* **Reading passage**:

Re: [SLUG] Occassional freeze-up in Ubuntu 5.10

2006-10-10 Thread WJ Bundy
I was looking for a solution in theSLUG  archives for Ubuntu 2.6.12 
locking up after going in screen-saver mode.

Has any fix been found for this eventually?
regards
--
SLUG - Sydney Linux User's Group Mailing List - http://slug.org.au/
Subscription info and FAQs: http://slug.org.au/faq/mailinglists.html


Re: [SLUG] Occassional freeze-up in Ubuntu 5.10

2006-10-10 Thread Rev Simon Rumble
This one time, at band camp, WJ Bundy wrote:
 I was looking for a solution in theSLUG  archives for Ubuntu 2.6.12 
 locking up after going in screen-saver mode.
 Has any fix been found for this eventually?

Is this on a laptop?  Try turning off the Suspend and Hibernate stuff.  
Many laptops behave badly when suspending or hibernating.

-- 
Rev Simon Rumble [EMAIL PROTECTED]
www.rumble.net

The Tourist Engineer
Nerds need vacations too.
http://engineer.openguides.org/

Hockey is a sport for white men.
Basketball is a sport for black men.
Golf is a sport for white men dressed like black pimps.

- Tiger Woods
-- 
SLUG - Sydney Linux User's Group Mailing List - http://slug.org.au/
Subscription info and FAQs: http://slug.org.au/faq/mailinglists.html


Re: [SLUG] Occassional freeze-up in Ubuntu 5.10

2006-05-28 Thread Simon Wong
On Fri, 2006-05-26 at 14:57 +1000, John Clarke wrote:
 Do you have an answer for my second question: How can I find the source
 difference between two versions of a package?

* **Problems to solve**:
1. In the mailing list thread, what does Rev Simon Rumble suggest turning off?
2. Write out the records line for line, starting with the line containing "What is the distance" and running through the end of the records, both ends included.

[Spatial question entries]
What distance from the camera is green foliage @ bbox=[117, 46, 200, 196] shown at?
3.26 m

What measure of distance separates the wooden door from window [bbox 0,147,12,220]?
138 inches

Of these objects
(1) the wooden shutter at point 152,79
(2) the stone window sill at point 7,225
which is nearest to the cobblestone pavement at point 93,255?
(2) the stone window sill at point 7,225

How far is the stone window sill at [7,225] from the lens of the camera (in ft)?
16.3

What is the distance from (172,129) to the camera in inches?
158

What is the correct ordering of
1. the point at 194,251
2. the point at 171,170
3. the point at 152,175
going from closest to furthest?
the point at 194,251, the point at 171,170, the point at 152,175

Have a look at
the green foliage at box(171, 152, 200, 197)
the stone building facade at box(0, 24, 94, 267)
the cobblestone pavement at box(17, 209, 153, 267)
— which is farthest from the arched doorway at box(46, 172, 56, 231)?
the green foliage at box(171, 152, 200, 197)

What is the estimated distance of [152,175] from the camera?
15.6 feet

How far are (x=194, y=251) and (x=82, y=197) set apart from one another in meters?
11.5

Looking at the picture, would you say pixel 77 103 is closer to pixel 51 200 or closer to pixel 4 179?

* **List of solutions**:
1. The Suspend and Hibernate stuff.

2.
What is the distance from (172,129) to the camera in inches?
158

What is the correct ordering of
1. the point at 194,251
2. the point at 171,170
3. the point at 152,175
going from closest to furthest?
the point at 194,251, the point at 171,170, the point at 152,175

Have a look at
the green foliage at box(171, 152, 200, 197)
the stone building facade at box(0, 24, 94, 267)
the cobblestone pavement at box(17, 209, 153, 267)
— which is farthest from the arched doorway at box(46, 172, 56, 231)?
the green foliage at box(171, 152, 200, 197)

What is the estimated distance of [152,175] from the camera?
15.6 feet

How far are (x=194, y=251) and (x=82, y=197) set apart from one another in meters?
11.5

Looking at the picture, would you say pixel 77 103 is closer to pixel 51 200 or closer to pixel 4 179?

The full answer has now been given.